▼

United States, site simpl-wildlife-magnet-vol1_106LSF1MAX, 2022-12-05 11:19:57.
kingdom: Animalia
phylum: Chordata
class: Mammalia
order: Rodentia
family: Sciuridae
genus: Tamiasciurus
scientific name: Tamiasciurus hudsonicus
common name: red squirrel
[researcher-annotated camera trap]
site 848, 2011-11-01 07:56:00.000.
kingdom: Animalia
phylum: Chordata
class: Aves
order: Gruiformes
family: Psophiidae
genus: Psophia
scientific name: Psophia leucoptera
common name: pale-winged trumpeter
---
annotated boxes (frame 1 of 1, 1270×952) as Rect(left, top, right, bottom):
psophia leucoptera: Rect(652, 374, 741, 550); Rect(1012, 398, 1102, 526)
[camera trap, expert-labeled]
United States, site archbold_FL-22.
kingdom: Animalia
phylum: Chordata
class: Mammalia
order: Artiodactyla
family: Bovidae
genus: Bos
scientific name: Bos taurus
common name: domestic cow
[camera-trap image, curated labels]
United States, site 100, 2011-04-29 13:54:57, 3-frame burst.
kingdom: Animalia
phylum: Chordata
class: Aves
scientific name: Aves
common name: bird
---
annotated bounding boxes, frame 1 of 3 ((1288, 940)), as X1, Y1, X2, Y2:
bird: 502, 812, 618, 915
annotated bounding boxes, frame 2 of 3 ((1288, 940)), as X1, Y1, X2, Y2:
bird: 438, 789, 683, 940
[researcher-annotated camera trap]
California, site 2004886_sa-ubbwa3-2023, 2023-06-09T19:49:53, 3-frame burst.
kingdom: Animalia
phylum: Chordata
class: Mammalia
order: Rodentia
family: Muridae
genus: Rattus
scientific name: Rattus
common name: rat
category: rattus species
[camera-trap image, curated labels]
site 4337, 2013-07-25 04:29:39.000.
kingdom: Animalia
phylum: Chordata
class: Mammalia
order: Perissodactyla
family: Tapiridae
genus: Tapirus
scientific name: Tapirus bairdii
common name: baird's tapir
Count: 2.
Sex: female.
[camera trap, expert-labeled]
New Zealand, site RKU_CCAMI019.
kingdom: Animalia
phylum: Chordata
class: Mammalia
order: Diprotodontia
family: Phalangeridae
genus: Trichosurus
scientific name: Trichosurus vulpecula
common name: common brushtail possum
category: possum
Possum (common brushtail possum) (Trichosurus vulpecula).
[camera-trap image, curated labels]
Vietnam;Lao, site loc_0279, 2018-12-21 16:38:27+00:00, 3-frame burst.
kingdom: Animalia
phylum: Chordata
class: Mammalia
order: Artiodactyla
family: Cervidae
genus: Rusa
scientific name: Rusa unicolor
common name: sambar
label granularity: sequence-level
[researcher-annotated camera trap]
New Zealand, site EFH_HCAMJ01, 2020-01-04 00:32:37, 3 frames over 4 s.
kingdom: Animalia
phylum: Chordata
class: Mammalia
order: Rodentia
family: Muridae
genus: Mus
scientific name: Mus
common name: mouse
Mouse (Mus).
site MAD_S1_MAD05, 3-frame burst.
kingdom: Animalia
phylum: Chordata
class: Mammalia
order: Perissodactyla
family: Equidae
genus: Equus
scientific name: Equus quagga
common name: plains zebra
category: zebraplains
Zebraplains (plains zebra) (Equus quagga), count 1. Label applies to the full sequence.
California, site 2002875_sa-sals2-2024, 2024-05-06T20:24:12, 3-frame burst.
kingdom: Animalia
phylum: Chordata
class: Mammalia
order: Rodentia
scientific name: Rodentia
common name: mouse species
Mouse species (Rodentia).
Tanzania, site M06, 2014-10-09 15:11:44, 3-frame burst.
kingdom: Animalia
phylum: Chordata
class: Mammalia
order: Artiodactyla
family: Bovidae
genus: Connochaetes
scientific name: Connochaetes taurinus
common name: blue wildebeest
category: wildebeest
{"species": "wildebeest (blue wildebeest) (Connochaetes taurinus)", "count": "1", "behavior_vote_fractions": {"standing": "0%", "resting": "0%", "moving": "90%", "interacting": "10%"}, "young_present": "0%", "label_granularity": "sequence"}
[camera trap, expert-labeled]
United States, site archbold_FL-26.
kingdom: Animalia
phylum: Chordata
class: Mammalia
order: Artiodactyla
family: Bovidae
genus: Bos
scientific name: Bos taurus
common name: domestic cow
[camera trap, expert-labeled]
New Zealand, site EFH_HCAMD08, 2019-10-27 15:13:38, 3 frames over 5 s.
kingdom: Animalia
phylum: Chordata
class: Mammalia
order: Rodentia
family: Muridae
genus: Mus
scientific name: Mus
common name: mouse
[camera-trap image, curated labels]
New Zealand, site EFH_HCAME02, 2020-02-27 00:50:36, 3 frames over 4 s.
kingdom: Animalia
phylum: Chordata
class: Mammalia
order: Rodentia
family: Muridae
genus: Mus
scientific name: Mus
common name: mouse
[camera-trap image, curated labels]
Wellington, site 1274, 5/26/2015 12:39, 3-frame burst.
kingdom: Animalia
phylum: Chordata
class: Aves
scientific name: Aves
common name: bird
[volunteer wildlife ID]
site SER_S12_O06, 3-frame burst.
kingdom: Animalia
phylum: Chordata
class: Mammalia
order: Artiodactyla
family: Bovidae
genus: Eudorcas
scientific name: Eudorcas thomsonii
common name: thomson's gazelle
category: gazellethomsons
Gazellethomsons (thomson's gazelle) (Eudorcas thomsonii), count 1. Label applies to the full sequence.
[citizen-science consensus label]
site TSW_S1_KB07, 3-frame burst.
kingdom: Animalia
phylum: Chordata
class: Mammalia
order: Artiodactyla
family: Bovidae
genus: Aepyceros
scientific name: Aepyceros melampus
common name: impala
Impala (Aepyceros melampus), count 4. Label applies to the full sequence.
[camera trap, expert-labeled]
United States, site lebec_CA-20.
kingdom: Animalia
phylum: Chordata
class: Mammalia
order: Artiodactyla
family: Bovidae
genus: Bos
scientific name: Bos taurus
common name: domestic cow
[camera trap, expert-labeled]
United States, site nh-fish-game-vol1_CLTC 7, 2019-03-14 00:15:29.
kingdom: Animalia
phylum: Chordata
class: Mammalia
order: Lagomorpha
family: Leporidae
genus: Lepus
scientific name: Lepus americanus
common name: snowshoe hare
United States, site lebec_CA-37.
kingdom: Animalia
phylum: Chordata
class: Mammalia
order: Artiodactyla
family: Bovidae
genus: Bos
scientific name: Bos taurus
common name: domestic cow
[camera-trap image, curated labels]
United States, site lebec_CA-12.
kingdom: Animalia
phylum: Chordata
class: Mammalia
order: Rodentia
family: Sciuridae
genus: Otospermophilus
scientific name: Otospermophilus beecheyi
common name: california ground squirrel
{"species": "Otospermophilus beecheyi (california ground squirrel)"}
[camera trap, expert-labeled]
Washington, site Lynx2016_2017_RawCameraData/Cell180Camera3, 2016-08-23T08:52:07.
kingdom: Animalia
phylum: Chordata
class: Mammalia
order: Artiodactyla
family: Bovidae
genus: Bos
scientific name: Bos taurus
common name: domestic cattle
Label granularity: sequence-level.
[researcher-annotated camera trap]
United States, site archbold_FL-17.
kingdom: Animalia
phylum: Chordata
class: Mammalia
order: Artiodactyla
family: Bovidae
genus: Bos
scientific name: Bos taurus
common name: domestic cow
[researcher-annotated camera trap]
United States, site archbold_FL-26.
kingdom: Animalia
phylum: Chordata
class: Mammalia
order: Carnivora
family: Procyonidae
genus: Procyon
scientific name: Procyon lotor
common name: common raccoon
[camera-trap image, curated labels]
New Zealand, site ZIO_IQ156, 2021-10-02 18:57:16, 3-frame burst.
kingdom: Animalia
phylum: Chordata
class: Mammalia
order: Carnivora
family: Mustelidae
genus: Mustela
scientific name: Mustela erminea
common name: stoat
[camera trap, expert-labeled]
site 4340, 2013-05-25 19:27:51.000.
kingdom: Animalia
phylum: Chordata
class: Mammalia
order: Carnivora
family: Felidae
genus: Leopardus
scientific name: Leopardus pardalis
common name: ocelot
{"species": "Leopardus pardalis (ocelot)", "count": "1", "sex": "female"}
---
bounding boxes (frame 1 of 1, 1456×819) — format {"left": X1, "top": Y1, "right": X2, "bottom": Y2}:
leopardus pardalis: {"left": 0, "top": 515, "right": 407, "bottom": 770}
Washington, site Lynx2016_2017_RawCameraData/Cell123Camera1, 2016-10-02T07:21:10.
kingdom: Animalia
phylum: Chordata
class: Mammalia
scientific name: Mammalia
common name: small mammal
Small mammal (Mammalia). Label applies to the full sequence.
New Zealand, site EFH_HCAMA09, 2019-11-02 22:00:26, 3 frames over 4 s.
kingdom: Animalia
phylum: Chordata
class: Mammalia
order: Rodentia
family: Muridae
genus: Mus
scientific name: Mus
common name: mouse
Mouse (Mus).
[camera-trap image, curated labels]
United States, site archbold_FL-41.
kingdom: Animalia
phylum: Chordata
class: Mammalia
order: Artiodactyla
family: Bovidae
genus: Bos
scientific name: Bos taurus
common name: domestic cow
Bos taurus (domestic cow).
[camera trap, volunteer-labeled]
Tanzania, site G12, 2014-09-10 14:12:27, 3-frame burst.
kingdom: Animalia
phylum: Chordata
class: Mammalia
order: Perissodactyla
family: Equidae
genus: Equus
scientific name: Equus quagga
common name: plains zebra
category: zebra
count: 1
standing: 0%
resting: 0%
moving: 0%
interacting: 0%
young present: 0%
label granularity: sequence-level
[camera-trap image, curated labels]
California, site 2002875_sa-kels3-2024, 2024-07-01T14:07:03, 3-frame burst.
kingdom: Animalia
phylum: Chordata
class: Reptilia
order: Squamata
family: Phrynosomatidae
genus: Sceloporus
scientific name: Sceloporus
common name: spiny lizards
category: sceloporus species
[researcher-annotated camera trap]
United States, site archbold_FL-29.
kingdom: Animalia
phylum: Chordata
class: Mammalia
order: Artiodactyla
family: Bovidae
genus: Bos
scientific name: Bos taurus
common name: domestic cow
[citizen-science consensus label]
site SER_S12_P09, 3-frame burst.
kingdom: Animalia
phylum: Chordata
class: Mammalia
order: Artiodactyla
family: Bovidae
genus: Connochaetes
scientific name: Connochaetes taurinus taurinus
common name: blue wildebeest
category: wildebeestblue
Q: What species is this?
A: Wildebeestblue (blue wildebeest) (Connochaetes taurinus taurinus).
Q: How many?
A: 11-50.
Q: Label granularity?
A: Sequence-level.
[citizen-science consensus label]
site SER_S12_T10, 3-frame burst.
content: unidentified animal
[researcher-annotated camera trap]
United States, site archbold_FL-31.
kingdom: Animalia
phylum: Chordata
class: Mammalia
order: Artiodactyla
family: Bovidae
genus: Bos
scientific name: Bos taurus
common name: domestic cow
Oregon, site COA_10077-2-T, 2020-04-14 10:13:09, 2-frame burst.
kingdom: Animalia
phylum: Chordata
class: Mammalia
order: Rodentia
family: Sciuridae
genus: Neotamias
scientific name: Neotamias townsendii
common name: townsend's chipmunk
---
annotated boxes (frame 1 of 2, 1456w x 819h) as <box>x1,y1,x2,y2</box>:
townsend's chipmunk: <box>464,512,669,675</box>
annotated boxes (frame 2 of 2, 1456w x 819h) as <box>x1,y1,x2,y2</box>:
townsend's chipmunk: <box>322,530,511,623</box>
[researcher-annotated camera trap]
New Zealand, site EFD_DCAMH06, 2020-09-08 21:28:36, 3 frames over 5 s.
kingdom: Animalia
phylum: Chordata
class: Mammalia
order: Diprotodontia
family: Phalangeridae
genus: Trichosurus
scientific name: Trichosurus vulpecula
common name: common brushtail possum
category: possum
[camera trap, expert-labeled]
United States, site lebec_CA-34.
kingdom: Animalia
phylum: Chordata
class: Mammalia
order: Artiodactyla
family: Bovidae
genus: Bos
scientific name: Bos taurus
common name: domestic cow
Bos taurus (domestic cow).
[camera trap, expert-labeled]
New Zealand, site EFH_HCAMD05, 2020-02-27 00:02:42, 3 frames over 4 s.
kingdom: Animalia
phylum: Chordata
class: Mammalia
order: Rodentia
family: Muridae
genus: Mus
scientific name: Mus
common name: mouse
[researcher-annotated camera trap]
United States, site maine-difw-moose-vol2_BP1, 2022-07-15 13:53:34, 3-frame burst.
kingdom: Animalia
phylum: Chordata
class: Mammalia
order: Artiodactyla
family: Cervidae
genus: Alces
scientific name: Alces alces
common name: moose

▲

* WORK TASK *
Working from the entries above, find every line in which the word "frames" occurs and copy it.

* SOLUTION BELOW *
New Zealand, site EFH_HCAMJ01, 2020-01-04 00:32:37, 3 frames over 4 s.
New Zealand, site EFH_HCAMD08, 2019-10-27 15:13:38, 3 frames over 5 s.
New Zealand, site EFH_HCAME02, 2020-02-27 00:50:36, 3 frames over 4 s.
New Zealand, site EFH_HCAMA09, 2019-11-02 22:00:26, 3 frames over 4 s.
New Zealand, site EFD_DCAMH06, 2020-09-08 21:28:36, 3 frames over 5 s.
New Zealand, site EFH_HCAMD05, 2020-02-27 00:02:42, 3 frames over 4 s.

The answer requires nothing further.